(Items listed in a dataset)
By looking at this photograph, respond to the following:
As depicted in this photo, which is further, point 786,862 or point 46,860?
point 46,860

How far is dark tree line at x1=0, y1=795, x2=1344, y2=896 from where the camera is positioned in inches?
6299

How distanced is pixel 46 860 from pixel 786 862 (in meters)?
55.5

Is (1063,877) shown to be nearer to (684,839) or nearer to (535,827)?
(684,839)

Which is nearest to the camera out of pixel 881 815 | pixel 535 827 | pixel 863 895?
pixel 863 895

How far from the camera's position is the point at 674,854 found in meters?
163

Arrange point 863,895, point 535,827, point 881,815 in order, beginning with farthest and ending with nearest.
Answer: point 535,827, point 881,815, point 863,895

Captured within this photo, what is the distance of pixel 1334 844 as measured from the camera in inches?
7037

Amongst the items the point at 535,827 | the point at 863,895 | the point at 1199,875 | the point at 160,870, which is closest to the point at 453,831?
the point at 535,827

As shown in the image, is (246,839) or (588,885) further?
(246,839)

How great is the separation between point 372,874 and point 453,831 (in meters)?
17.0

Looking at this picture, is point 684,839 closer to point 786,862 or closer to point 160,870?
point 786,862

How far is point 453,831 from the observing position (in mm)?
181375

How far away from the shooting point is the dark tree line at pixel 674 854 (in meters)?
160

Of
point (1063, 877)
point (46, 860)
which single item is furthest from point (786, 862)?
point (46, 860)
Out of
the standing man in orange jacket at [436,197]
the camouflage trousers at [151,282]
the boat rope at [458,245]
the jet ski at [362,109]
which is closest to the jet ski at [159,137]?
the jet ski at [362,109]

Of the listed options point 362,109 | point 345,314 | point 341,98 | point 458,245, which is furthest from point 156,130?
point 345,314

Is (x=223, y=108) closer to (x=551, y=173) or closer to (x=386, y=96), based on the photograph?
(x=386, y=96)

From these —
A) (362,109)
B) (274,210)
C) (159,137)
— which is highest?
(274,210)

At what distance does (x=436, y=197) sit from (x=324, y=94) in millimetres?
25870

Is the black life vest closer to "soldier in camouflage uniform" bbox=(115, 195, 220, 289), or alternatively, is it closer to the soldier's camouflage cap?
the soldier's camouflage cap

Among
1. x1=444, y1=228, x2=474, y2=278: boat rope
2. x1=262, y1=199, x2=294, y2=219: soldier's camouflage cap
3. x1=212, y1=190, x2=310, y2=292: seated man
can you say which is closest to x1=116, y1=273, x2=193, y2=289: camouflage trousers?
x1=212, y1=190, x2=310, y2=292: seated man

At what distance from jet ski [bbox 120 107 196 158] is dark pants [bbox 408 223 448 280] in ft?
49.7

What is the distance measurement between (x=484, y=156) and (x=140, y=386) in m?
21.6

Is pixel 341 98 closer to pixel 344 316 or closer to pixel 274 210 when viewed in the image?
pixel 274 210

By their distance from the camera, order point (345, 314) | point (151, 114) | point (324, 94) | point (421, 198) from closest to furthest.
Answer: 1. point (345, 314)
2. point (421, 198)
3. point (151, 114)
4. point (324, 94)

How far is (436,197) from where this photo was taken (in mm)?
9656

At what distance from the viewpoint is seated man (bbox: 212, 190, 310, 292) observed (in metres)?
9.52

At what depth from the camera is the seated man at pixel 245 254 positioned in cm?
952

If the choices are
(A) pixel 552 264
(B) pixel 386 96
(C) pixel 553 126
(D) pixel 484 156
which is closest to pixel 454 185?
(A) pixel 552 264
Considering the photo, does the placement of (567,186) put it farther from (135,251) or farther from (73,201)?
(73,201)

### What the task requires:
Please rewrite the lines starting at the one containing "At what depth" and ending with the last line, keeping every line in full and adding 124 to each distance and coordinate number in the answers.

### Complete answer:
At what depth from the camera is the seated man at pixel 245 254 positioned in cm?
1076

If the choices are
(A) pixel 552 264
(B) pixel 386 96
(C) pixel 553 126
(D) pixel 484 156
which is closest to pixel 454 185?
(A) pixel 676 388
Considering the photo, does the placement of (567,186) put it farther from (135,251) or farther from (73,201)?
(197,325)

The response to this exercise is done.